▶ _READING TEXT_
+--

Seagate hard drive failure on HP Pavilion

Last November I bought an HP Pavilion desktop with a 500GB Seagate Barracuda 7200.11 hard drive in the US. (I live in Panama). Last Thursday, after a period of inactivity, I found it with a black screen and a “Hard Disk Boot Failure” message. Attempting to boot with a Vista recovery disk failed.

I took it to a local computer repair shop. They said the BIOS was not recognizing the disk drive. They also said the Seagate evidently is known to have a firmware problem that causes failure. A little checking around in the internet shows there is a faulty microcode that causes the drive to “brick up.” Once the drive has failed it is impossible to recover the data without specialized techniques costing hundreds of dollars.

Fortunately, I have my most important files backed up on an external hard drive and my laptop. However, there are some files that I was negligent in backing up that I would like to have off the drive, if it might be possible to do so without a major investment.

+--

▶ _SOURCE DATA_
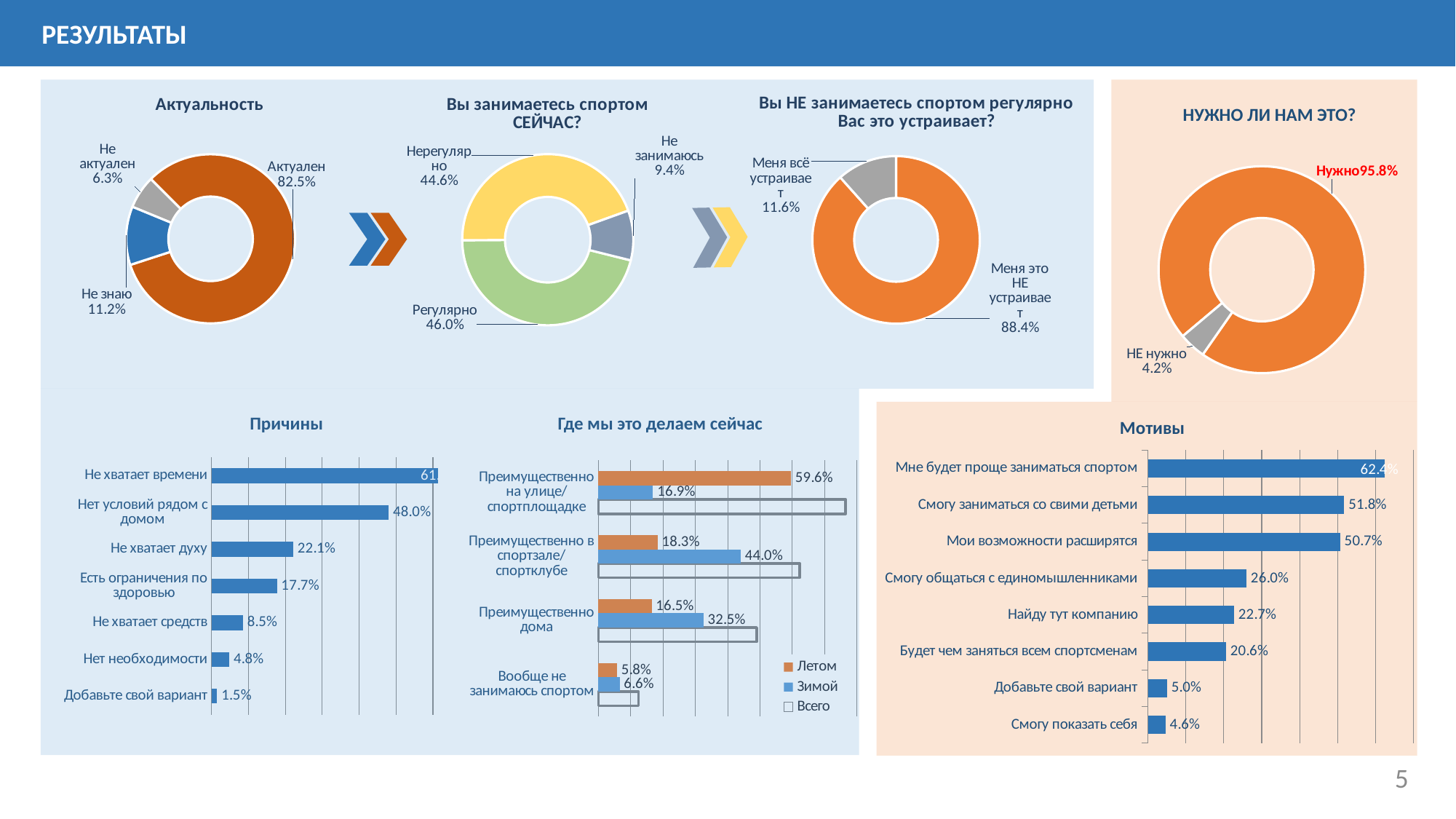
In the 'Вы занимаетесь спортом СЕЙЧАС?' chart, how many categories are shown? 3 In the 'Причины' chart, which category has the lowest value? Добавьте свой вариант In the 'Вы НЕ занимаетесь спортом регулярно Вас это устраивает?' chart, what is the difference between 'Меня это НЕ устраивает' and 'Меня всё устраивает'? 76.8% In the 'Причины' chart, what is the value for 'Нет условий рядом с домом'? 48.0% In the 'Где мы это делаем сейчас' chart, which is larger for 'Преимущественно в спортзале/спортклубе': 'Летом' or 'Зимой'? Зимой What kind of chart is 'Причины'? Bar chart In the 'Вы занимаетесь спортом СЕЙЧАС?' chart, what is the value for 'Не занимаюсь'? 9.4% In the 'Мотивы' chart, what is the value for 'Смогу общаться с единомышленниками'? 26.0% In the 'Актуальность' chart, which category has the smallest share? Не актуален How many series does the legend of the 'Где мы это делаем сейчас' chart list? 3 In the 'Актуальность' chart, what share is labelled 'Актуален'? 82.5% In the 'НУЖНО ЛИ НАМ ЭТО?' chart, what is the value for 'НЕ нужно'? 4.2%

+--

▶ _REQUIREMENT_
Answer these questions from the post about the Seagate hard drive failure.
(a) What size and model of hard drive came in the HP Pavilion desktop?
(b) What did the local repair shop say the BIOS was doing with the disk drive?
(c) Where are the most important files backed up?

▶ _RESULT OF THIS TASK_
(a) It was a 500GB Seagate Barracuda 7200.11.
(b) The BIOS was not recognizing the disk drive.
(c) They are backed up on an external hard drive and a laptop.